August was a strange mix of warm sunshine, torrential downpours, high winds and cool days. Last week’s gusty winds toppled our tallest sunflower, which stood over eight feet tall beside the greenhouse.
The wet humid conditions have plagued our three pumpkin plants with powdery mildew. I sprayed the leaves with a mix of milk and water when it first began to manifest, but whether it was already too late or not frequent enough, it did nothing to stop the march of mildew.
Above, you can see the row of pumpkin plants at the edge of the sweetcorn block a week ago; the ripening orange fruits nestling in the brittle powder-covered leaves. A week later, these plants are almost entirely defoliated as the leaves have disintegrated. At least we have a good crop of fruit ripening on them, which we can cut from the vines soon and put in the greenhouse to finish ripening and hardening off for storage.

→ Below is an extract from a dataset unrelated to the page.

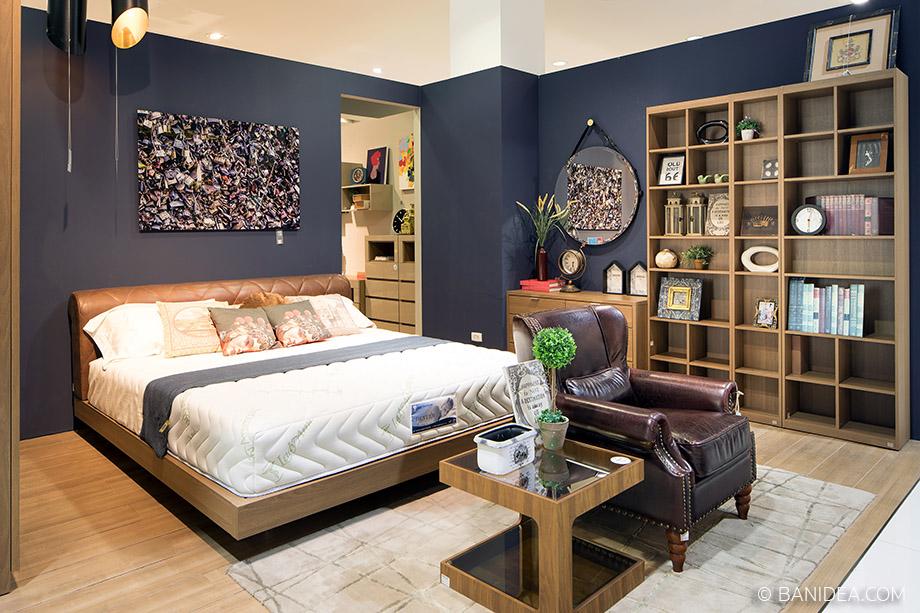 แบบห้องนอนสวย ๆ สไตล์โมเดิร์น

We have continued to enjoy cobs of ripe sweetcorn throughout the month. These ‘Swift F1’ have been an easy and rewarding crop, and we shall certainly be growing these again next year.
The tomatoes in the greenhouse are ripening steadily, giving us a constant stream of fruit, some of which we eat fresh and some of which I’ve continued to make into batches of sauces for the freezer, including ratatouille with the courgettes that keep on coming. At least the courgettes are starting to slow production now, although there are about a dozen in the kitchen at the moment waiting for me to do something with them. Time to look for some more imaginative recipes I think!
Our carrots have finally reached a decent size after a very late start this year, there are many more of those to come. (That picture reminds me: we still need to clean, seal and grout the slate floors too…).
The leeks are growing well, and the onions that we planted from seed seem to be swelling nicely just under the soil, forming lovely papery skins.
We dug up all of our maincrop (Maris Piper) potatoes last weekend, and left them in the sun to dry before putting the best of them into hessian sacks. There was a lot of damage to the tubers; some were so full of bore holes that there was little potato worth saving, and there are very few intact potatoes to store for the winter. We assume this must be slugs; not sure whether we left the potatoes in the ground too long or were just unlucky – more research for next year!
We still have beetroot in the ground, and huge swedes pushing their way up. The feathery tops of the parsnips look lush and healthy. And beside the raspberry canes, of which the summer canes are still producing a handful of fruit each week while the autumn raspberries are just beginning to ripen, the peaches on the old peach tree are ripening. I tasted my first peach of the year this week and it was absolutely wonderful.
With the cabbages hearting up nicely too, there is still a lot to look forward to in the coming months. There are splashes of colour from some lovely blooms in the garden at the minute too, but I think that is for another post – this one seems quite long enough already!
With slightly heavy hearts then, fond memories – and a full freezer! – we bid adieu to August and the heights of summer, and turn towards autumn, heralded already by the yellowing leaves on the beech tree.